MATERIAL FOR THE TASK: Begin

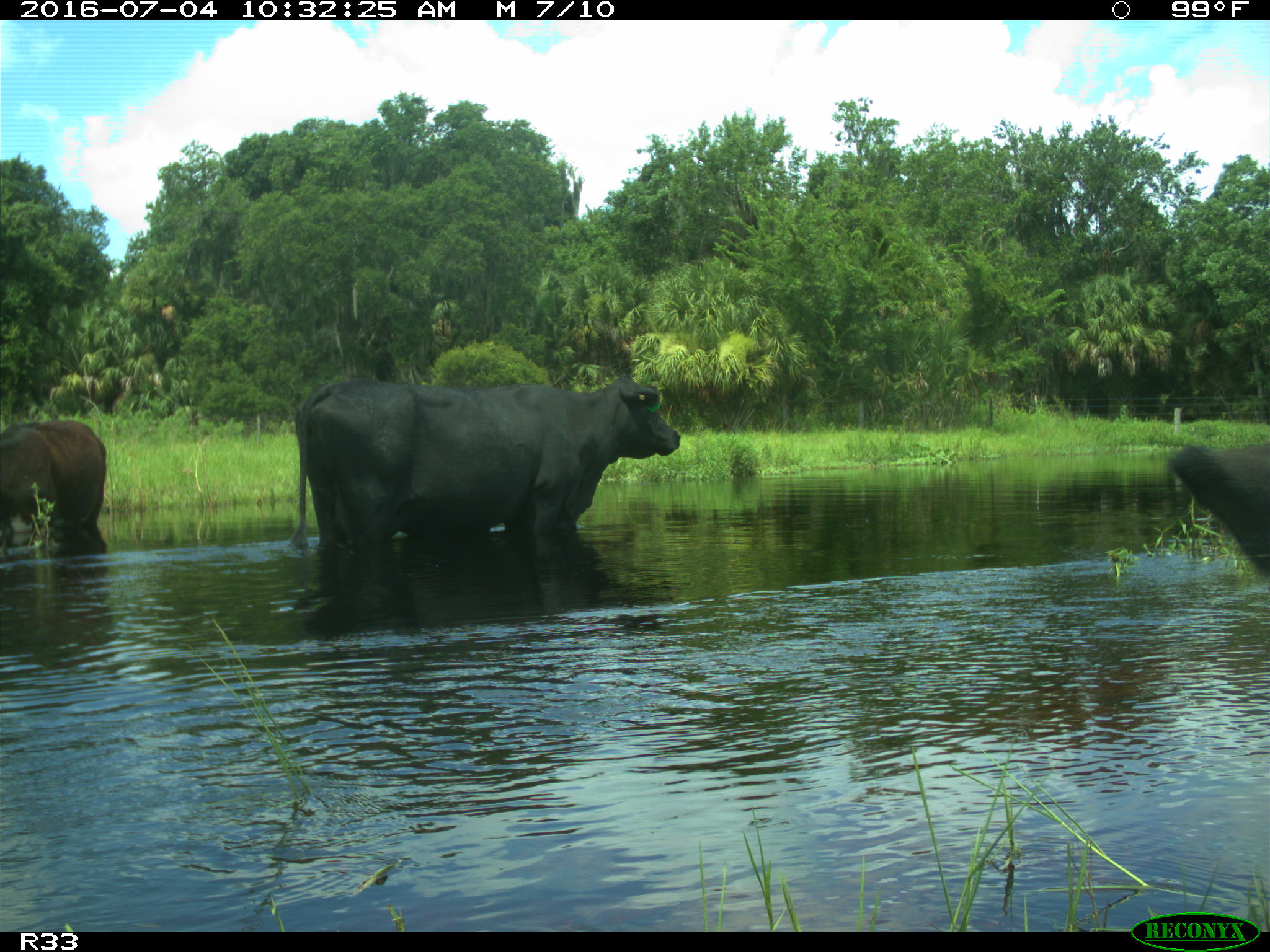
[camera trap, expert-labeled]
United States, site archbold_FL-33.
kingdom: Animalia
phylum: Chordata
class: Mammalia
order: Artiodactyla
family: Bovidae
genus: Bos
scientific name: Bos taurus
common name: domestic cow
Bos taurus (domestic cow).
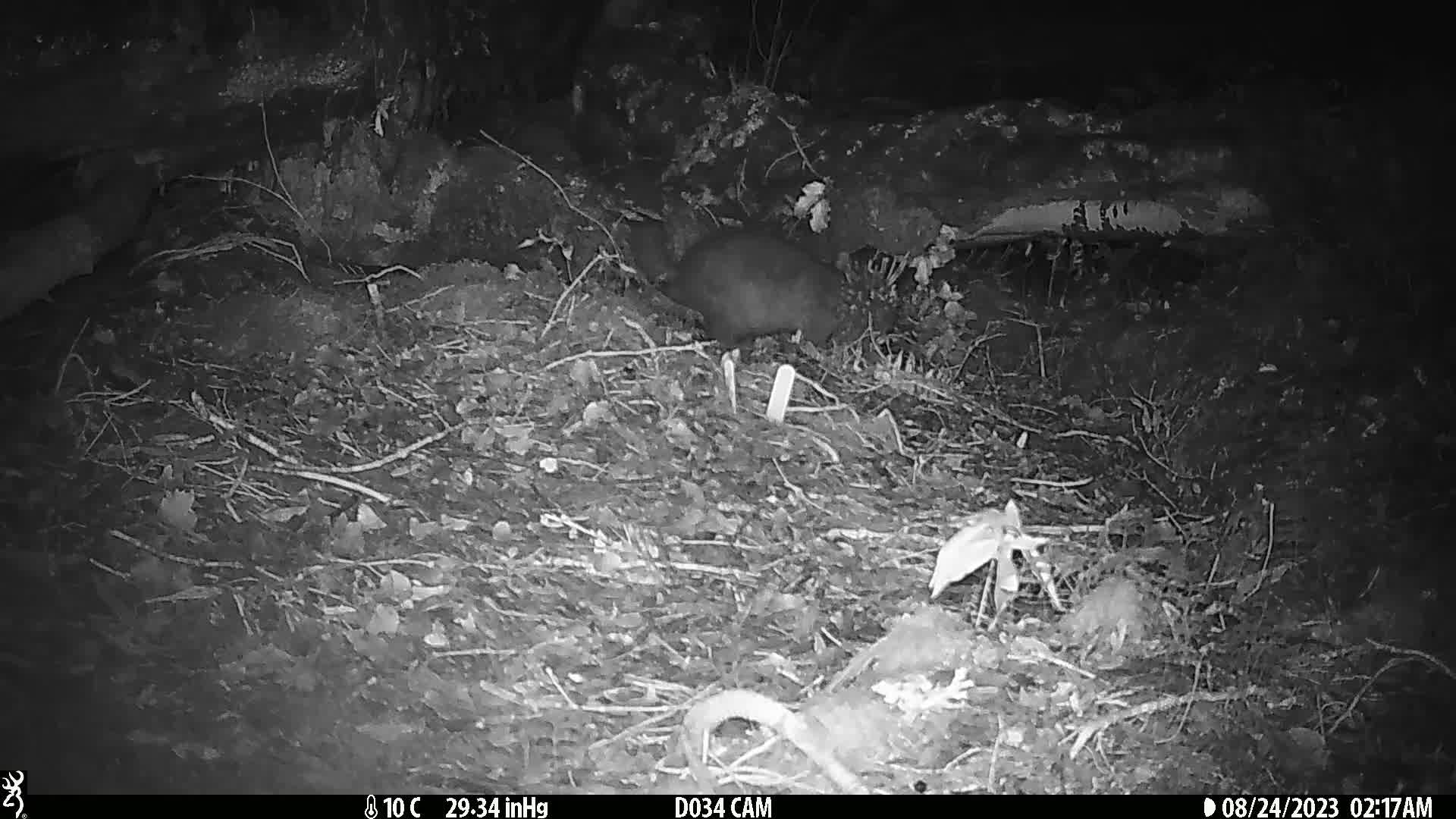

MATERIAL FOR THE TASK: End

WHAT NEEDS TO BE DONE: Copy out every line of the data exactly, leaving the images behind.

ANSWER TO THIS PROBLEM:
[camera trap, expert-labeled]
United States, site archbold_FL-33.
kingdom: Animalia
phylum: Chordata
class: Mammalia
order: Artiodactyla
family: Bovidae
genus: Bos
scientific name: Bos taurus
common name: domestic cow
Bos taurus (domestic cow).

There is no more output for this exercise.